Several of the 21 miRNAs that constitute our colon cancer serum miRNA profile have been described to be involved in the development of cancer. Our demonstration of an enhanced expression of miR-21 is in accordance with previous reports showing elevated levels of miR-21 both in CRC tissue (Schetter ; Dong ) and blood (Pu ; Kanaan ). In a recent systematic review, overexpression of miR-21 and a reduced expression of let-7d were the two miRNAs that most frequently were associated with poor outcome across diverse malignancies (Nair ). Interestingly, a recent large study from Denmark characterised the mir-21 expression as a prognostic factor in stage II colon cancer (Kjaer-Frifeldt ). Members of the Let-7 family are reduced in a wide range of cancers and target-known oncogenes, like c-myc, RAS and HMGA2, and are therefore considered as to function as tumour suppressor-like miRNAs (Menendez . Our demonstration of a reduced level of miR-let-7d in sera from colon cancer patients was therefore not surprisingly, but to our knowledge, no previous assessment of let-7d expression in sera from colon cancer patients has been reported. MiR-378 has been shown to function as an oncogene-like miRNA (Lee ), to be functionally important for c-Myc-driven transformation (Feng ) and to correlate with progression of human breast cancer (Eichner ). However, in other studies, miR-378 has been found to be downregulated in CRC tissue (Wang ; Faltejskova ). In accordance with our results, a higher expression of miR-720 has been demonstrated in CRC tissue than in normal colon epithelial tissue controls (Ragusa ).
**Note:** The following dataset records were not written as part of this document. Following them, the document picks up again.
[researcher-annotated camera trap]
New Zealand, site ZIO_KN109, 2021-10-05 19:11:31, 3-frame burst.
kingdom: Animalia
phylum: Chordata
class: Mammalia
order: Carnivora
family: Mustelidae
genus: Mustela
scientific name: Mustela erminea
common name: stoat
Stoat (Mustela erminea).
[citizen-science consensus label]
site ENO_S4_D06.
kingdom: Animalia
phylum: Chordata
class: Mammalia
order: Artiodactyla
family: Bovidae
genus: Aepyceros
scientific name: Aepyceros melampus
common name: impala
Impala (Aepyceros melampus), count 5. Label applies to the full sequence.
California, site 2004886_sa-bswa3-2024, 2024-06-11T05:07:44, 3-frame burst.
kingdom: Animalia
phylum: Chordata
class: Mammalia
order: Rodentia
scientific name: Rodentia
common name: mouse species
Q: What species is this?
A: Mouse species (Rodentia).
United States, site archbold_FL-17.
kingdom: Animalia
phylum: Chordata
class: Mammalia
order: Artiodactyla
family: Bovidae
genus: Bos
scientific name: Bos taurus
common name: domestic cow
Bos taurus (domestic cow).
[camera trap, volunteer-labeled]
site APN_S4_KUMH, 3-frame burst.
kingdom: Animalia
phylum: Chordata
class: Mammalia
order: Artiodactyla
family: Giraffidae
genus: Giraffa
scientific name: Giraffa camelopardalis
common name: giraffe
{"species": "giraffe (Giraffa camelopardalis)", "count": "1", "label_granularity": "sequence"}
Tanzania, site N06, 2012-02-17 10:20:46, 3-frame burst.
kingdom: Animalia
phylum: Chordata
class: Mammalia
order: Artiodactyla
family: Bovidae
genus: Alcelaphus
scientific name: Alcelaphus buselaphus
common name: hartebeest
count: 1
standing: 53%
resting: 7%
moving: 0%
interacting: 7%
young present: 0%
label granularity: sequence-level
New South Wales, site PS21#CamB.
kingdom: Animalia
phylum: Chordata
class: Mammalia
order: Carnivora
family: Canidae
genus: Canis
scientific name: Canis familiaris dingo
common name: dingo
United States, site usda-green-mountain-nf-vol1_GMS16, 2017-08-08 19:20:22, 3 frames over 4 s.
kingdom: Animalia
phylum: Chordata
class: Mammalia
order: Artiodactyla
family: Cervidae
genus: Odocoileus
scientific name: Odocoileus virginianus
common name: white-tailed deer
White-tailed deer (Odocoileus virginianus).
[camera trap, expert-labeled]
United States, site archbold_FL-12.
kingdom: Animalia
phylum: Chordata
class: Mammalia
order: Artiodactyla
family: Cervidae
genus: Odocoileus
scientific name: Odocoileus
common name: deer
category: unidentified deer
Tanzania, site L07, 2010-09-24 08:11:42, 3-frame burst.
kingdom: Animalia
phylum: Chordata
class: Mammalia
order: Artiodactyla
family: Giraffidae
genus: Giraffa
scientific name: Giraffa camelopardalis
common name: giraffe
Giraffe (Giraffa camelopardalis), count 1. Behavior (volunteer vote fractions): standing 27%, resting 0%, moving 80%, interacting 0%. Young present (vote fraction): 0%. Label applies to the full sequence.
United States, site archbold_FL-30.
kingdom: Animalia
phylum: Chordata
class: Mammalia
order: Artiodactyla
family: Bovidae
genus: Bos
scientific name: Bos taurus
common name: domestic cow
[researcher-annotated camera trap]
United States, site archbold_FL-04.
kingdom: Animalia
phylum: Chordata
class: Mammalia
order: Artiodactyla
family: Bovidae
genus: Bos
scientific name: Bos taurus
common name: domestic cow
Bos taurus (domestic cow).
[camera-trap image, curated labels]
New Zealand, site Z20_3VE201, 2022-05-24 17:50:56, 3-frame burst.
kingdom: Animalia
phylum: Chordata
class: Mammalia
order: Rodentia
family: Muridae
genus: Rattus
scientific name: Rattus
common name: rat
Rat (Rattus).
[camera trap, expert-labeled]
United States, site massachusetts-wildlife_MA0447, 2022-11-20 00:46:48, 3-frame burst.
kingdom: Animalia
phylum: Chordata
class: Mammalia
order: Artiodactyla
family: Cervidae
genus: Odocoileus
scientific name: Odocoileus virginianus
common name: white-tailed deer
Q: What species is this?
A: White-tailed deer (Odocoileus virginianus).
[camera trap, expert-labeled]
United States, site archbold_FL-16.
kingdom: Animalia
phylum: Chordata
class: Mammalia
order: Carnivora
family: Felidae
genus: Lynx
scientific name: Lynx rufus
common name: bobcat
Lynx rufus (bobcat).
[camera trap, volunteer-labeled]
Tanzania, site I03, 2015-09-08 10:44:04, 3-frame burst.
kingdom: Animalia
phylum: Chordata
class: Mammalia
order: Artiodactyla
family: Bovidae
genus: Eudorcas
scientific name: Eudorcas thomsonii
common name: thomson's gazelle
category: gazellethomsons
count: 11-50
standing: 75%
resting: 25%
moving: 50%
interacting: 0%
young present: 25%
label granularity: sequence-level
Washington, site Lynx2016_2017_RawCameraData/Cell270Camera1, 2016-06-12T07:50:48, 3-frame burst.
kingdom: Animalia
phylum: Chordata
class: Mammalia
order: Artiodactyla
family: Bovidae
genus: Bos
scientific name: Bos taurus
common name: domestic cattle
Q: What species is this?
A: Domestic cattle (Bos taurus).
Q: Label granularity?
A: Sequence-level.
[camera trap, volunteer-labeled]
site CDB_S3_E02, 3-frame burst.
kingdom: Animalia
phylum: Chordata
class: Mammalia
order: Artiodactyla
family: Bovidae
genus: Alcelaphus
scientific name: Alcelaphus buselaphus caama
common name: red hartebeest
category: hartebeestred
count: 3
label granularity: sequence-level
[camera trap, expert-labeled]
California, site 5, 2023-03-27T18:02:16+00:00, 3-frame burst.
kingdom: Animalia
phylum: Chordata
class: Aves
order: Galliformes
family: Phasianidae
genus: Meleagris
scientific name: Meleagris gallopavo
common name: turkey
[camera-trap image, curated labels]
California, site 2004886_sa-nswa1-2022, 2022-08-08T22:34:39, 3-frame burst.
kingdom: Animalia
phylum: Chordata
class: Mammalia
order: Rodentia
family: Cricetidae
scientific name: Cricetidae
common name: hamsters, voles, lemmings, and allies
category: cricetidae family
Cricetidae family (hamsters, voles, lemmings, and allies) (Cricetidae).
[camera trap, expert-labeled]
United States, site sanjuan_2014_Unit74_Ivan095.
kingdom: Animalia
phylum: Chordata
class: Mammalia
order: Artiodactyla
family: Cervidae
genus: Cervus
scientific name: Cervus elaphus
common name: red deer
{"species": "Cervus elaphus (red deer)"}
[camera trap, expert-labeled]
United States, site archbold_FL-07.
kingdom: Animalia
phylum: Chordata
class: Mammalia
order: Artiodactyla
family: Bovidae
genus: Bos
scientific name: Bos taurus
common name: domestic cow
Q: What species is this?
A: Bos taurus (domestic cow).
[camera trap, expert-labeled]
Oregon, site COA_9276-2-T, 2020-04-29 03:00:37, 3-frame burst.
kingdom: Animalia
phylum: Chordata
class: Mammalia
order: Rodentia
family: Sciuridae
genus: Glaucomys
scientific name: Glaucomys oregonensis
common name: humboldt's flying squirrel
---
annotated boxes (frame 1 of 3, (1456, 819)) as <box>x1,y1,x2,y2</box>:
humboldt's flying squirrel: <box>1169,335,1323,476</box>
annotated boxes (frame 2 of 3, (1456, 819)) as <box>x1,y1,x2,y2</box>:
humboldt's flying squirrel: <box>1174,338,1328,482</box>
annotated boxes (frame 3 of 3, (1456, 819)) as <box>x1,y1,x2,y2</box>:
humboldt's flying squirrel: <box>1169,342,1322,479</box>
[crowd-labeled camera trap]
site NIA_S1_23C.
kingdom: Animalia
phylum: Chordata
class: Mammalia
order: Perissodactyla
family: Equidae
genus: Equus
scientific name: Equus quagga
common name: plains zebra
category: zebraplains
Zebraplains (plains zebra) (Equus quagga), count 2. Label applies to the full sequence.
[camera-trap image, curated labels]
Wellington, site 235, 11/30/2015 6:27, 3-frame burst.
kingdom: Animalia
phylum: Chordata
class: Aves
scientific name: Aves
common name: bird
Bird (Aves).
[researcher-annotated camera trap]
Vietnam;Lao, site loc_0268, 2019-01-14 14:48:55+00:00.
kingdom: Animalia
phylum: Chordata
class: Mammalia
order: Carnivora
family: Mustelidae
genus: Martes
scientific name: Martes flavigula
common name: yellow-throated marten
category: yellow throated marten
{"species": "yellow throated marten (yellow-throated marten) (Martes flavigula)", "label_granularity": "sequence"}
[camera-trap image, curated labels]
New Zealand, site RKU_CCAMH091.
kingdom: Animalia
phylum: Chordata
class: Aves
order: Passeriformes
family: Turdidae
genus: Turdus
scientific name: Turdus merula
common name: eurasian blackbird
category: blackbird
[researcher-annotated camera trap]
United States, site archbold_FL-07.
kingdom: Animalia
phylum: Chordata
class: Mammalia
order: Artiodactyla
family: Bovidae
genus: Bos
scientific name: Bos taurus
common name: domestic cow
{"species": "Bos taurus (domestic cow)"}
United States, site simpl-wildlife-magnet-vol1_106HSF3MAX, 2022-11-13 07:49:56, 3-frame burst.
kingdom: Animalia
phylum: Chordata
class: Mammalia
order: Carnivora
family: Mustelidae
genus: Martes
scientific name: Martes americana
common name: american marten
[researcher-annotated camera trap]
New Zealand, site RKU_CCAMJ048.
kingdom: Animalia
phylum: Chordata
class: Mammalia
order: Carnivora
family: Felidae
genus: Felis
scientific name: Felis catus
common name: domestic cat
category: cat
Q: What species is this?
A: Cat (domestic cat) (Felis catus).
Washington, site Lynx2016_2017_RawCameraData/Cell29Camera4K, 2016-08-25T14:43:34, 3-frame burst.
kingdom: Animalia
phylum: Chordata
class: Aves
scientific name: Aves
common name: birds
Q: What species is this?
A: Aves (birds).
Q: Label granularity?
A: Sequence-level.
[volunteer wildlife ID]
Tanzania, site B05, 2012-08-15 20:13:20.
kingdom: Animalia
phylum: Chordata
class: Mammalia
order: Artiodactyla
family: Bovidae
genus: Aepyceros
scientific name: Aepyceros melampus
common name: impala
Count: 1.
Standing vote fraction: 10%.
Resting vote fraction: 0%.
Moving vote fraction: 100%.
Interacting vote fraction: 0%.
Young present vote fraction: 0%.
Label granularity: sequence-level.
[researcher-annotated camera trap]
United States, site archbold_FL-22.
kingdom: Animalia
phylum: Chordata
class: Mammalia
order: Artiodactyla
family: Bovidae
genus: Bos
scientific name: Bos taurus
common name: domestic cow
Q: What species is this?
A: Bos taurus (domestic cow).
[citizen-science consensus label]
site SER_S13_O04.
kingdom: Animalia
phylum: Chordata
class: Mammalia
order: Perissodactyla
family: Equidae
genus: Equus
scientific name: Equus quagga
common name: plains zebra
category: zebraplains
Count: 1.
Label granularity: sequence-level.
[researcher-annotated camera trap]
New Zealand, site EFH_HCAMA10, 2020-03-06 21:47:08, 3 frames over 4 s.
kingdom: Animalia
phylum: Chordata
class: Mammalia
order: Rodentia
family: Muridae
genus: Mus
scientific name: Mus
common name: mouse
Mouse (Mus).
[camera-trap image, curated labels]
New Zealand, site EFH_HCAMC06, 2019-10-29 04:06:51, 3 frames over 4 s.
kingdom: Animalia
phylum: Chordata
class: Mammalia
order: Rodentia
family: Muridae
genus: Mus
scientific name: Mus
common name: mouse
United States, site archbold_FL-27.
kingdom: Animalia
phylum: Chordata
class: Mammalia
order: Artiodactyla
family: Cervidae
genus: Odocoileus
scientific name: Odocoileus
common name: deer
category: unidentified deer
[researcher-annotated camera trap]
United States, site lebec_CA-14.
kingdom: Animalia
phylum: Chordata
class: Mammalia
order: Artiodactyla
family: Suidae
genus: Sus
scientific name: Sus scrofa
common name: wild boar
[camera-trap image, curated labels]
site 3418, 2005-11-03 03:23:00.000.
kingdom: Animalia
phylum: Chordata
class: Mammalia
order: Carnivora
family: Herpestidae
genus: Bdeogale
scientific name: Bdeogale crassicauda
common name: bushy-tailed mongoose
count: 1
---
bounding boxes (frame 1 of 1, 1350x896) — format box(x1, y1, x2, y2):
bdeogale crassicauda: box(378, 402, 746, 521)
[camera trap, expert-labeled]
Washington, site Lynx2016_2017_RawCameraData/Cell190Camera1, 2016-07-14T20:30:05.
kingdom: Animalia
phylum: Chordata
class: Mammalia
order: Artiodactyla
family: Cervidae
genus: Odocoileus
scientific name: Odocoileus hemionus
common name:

Perhaps, somewhat unexpected was our findings of reduced serum levels of miR-103 and miR-107 in colon cancer patients compared with controls. MiR-103 and miR-107 have been found highly expressed in several solid tumours (Gottardo ; Li ; Kim ), and have been associated with poor prognosis in CRC. (Chen ). On the other hand, a downregulation of miR-103 has been found in haematological malignancies (Li ; Machova Polakova ). Notably, the miR-103/107 family is located to chromosomal loci prone to deletions or amplifications, and miR-103/107 is consequently reported to be deregulated in various diseases (Finnerty ). We cannot exclude that the decreased miRNA expression found in our study reflects such genomic alterations. In our opinion, the diagnostic value of these miRNAs in blood should thus be evaluated with caution and at least compared with genomic analysis of the tumour sample.

Although our results have to be confirmed in larger clinical studies, the identification of a miRNA profile in serum of early-stage colon cancer patient that is quite similar to the late-stage cancer patients is promising and suggests that the miRNA profile may be used to identify early-stage cancer. Taken into consideration the complex regulation of miRNAs, we advocate that the miRNA profile – rather than assessment of a single miRNA expression – must be the foundation in establishing potentially new biomarkers.

In conclusion, we have identified a 21 miRNA profile in blood samples from colon cancer patients consisting of miRNAs that have been previously reported as possible markers of CRC, others not. Our study identifying miRNA expression profiles indicates that serum miRNA may be utilised to detect colon cancer in early curative stages.